O gigantismo do público exigiu respostas rápidas na estrutura. Para evitar os tradicionais gargalos de grandes festivais, o espaço ganhou um “respiro” de 25 mil metros quadrados extras, além de reforços práticos: as áreas de alimentação cresceram 30% e o número de banheiros saltou 40%.
“O novo espaço permitiu ampliar a capacidade e melhorar a experiência de quem nos visita”, destacou Roberta Medina, vice-presidente do festival, sinalizando que o Parque Papa Francisco foi definitivamente aprovado como a morada oficial do evento em Portugal.

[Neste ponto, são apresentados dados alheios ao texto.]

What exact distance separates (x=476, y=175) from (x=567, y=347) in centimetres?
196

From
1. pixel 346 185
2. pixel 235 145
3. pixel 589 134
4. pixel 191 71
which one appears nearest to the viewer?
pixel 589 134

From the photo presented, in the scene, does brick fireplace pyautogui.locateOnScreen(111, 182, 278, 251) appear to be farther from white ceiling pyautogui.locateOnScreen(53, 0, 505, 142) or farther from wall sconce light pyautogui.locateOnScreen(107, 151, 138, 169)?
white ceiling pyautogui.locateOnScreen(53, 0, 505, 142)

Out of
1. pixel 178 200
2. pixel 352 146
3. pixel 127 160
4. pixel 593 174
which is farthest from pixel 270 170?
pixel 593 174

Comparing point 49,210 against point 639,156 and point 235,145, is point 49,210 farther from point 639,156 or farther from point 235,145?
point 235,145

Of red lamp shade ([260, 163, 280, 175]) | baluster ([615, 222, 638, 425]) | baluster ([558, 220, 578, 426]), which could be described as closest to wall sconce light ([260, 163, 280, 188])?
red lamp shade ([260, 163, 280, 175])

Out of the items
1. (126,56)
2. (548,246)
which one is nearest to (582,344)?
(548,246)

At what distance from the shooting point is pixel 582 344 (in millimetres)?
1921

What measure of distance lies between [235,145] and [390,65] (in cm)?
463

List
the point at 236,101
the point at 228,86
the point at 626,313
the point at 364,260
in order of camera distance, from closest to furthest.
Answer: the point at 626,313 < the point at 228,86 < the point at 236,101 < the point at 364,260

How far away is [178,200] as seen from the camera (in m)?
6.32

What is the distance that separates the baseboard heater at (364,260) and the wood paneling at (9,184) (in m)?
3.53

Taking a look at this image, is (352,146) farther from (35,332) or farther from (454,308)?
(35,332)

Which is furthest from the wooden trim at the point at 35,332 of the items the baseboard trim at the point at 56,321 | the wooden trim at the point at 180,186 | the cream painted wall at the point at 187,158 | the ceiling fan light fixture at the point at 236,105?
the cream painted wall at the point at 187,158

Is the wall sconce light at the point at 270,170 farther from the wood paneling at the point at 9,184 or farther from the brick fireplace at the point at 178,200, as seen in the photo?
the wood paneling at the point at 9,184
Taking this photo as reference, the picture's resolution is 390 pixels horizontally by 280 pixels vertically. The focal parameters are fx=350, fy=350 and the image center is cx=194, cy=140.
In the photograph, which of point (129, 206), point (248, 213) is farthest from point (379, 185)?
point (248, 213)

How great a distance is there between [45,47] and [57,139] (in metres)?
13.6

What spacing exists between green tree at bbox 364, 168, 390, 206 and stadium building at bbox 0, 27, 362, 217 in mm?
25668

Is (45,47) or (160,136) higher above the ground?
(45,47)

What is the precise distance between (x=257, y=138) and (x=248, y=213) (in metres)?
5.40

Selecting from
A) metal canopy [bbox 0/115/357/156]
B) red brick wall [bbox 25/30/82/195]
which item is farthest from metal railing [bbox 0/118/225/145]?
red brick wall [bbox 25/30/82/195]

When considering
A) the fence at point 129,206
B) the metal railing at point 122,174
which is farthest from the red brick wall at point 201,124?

O próximo desafio: Conquistar a Europa
Se a estrutura física convenceu, o foco estratégico da organização agora se volta para as fronteiras. Embora o Rock in Rio Lisboa tenha atraído cidadãos de 127 nacionalidades diferentes, o público estrangeiro representou apenas 8% do total de ingressos vendidos.
A meta para as próximas edições é morder uma fatia maior do turismo internacional, sobretudo o europeu. A ideia, segundo Medina, não é descaracterizar o DNA local do festival, mas sim envelopar Lisboa como o destino definitivo de cultura e entretenimento no continente.
A receita para isso continua sendo a mistura de ritmos sem barreiras. Em 2026, o line-up costurou lendas do pop e do rock, como Rod Stewart, Cyndi Lauper e Joss Stone, ao lado da força do rap de 21 Savage e Central Cee, além de uma forte comitiva brasileira que incluiu do trap de Matuê ao pagode de Belo. É essa diversidade que o festival pretende usar como passaporte para atrair ainda mais olhares do mundo em 2028.